A direct link between improved cotton production in Shinyanga and the rapidly increasing popularity of ox carts has been painted out by Emmanuel Bulugu writing in a recent issue of the Sunday News.

The article explained how cotton production had dropped in the region in the mid 1970’s partly because of the villagisation programme. For peasants who wanted to continue to use plots they had previously cultivated in villages which had then been abandoned, long distances became an obstacle not only to continued cultivation of the crop but also the harvesting. The peasants did not have time to make the long journeys involved.

However, with the advent of animal drawn carts in Shinyanga, things are now changing for the better. The carts have greatly simplified transportation of the cotton from distant plots to primary cooperative societies.

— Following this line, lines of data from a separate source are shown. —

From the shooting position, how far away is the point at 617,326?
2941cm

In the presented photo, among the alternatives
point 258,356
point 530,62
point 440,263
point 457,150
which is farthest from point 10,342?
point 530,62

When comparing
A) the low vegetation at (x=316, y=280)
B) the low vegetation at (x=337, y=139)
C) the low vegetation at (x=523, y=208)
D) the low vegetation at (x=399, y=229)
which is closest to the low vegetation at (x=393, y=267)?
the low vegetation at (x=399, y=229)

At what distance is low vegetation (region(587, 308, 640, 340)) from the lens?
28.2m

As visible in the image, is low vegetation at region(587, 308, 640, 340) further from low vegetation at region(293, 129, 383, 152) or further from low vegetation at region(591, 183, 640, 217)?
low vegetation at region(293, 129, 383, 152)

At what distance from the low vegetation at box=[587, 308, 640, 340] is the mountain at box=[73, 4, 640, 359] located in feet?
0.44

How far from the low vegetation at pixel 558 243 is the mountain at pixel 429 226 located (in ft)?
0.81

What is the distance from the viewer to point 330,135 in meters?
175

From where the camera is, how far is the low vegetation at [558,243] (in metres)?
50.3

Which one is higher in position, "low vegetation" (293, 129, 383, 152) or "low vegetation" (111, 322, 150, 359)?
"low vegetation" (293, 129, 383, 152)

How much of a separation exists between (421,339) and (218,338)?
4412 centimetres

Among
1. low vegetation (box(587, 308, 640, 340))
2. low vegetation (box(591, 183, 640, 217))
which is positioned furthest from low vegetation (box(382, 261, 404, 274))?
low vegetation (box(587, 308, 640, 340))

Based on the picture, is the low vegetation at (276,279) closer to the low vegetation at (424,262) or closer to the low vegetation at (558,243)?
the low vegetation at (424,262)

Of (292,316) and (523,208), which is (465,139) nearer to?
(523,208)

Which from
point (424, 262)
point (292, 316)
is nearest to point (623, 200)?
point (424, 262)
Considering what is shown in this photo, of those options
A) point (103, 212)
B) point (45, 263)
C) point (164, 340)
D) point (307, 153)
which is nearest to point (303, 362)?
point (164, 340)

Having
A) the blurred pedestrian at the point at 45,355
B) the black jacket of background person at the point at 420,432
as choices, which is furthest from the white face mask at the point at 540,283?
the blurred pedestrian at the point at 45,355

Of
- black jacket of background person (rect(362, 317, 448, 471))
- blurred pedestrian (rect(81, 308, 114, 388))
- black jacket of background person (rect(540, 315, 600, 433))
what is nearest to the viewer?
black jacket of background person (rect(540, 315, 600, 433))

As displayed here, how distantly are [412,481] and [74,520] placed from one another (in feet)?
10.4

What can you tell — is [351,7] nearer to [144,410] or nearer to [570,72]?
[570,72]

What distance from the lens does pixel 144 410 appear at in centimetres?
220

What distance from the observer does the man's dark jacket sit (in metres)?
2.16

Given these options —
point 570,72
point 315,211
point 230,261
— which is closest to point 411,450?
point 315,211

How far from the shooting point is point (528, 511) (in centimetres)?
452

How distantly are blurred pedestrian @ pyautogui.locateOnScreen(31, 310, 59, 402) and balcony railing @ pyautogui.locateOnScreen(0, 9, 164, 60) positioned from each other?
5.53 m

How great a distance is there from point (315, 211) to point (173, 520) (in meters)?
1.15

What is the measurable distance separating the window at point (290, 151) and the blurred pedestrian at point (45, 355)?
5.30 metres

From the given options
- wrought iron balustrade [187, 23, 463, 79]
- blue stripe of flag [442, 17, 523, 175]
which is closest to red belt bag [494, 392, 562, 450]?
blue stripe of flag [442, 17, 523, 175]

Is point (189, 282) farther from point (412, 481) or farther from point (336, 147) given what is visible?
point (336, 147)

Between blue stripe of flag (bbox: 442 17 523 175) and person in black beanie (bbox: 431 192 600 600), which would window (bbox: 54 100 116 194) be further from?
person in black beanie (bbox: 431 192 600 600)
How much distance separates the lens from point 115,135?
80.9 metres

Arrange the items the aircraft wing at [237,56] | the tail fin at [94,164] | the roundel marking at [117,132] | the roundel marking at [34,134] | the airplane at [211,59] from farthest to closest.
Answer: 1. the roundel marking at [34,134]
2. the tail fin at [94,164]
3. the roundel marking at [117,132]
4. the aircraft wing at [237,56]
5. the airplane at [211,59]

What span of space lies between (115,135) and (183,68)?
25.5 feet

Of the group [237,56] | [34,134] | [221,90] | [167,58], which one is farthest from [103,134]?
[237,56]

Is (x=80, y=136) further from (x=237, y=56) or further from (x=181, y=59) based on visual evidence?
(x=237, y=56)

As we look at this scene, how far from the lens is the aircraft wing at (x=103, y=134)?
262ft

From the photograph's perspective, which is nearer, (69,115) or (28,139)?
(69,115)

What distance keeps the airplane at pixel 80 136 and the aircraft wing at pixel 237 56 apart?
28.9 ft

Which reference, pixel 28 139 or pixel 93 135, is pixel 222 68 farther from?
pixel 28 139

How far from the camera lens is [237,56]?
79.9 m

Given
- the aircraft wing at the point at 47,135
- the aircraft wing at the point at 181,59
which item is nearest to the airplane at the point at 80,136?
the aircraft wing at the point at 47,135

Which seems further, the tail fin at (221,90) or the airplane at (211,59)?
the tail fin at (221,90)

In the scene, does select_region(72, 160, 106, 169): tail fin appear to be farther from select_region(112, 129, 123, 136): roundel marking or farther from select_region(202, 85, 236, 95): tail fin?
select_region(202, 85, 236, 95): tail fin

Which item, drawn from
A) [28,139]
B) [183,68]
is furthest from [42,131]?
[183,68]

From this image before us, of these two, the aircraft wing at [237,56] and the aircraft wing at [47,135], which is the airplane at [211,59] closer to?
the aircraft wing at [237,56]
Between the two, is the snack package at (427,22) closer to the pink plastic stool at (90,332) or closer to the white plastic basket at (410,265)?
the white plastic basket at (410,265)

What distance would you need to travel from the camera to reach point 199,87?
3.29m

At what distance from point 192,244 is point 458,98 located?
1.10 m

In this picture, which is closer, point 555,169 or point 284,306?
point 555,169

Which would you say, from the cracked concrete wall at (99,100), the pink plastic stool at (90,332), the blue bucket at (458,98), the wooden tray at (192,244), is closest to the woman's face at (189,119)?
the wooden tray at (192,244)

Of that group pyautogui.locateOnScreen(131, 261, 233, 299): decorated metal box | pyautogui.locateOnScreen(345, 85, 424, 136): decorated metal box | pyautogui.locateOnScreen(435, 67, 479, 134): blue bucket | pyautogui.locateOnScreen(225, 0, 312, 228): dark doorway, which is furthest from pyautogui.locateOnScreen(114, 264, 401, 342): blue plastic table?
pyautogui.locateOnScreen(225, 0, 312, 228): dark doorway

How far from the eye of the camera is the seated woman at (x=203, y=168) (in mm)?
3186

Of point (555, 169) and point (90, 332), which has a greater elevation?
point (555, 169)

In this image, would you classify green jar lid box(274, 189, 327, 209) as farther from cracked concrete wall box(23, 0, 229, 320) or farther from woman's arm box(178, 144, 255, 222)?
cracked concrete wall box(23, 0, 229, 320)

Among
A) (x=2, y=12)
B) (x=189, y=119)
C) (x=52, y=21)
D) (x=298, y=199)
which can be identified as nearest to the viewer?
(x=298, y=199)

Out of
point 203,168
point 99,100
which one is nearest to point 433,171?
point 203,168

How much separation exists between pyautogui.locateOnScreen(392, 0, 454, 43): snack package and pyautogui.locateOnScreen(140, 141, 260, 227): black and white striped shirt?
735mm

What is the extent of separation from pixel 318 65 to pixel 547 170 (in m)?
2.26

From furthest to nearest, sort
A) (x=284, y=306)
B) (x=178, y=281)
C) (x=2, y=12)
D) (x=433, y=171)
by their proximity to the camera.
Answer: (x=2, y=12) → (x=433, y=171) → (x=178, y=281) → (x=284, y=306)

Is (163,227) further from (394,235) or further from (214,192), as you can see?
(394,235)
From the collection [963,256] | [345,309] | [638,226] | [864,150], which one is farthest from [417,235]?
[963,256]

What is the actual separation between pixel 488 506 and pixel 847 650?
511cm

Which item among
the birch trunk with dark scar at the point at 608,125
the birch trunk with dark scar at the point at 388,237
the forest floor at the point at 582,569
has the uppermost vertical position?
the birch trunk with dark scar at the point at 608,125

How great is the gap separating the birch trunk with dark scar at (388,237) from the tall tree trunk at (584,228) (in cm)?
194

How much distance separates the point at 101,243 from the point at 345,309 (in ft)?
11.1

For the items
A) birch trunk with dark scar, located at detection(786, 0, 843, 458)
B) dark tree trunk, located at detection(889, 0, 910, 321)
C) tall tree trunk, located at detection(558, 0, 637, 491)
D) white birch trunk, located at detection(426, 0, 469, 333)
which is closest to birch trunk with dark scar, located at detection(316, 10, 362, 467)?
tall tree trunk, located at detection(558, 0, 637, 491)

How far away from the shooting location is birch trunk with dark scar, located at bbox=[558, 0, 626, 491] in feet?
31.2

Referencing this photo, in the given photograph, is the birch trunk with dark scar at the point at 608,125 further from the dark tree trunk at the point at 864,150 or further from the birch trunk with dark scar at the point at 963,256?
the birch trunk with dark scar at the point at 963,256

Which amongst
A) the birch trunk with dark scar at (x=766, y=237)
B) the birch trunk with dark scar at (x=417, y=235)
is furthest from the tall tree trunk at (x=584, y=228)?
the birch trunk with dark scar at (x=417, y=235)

The whole business is in private hands. One entrepreneur was said to have started with one cart in Shinyanga town. Each weekend he would go to town to collect the money his previously unemployed ‘driver’ had earned for him. Soon he had bought three more carts for work in the town and two which he employed in carting crops in his village. Now many others are following his example and areas previously too far away to be cultivated are coming back into production.

The carts are not being manufactured only in Shinyanga. There are now private cart makers in several urban areas including Maswa and Lalago. The carts are well constructed with pneumatic tyres on vehicle axles and expensive timber is used in their construction. Cart makers are charging Shs 50,000 to 70,000 per cart.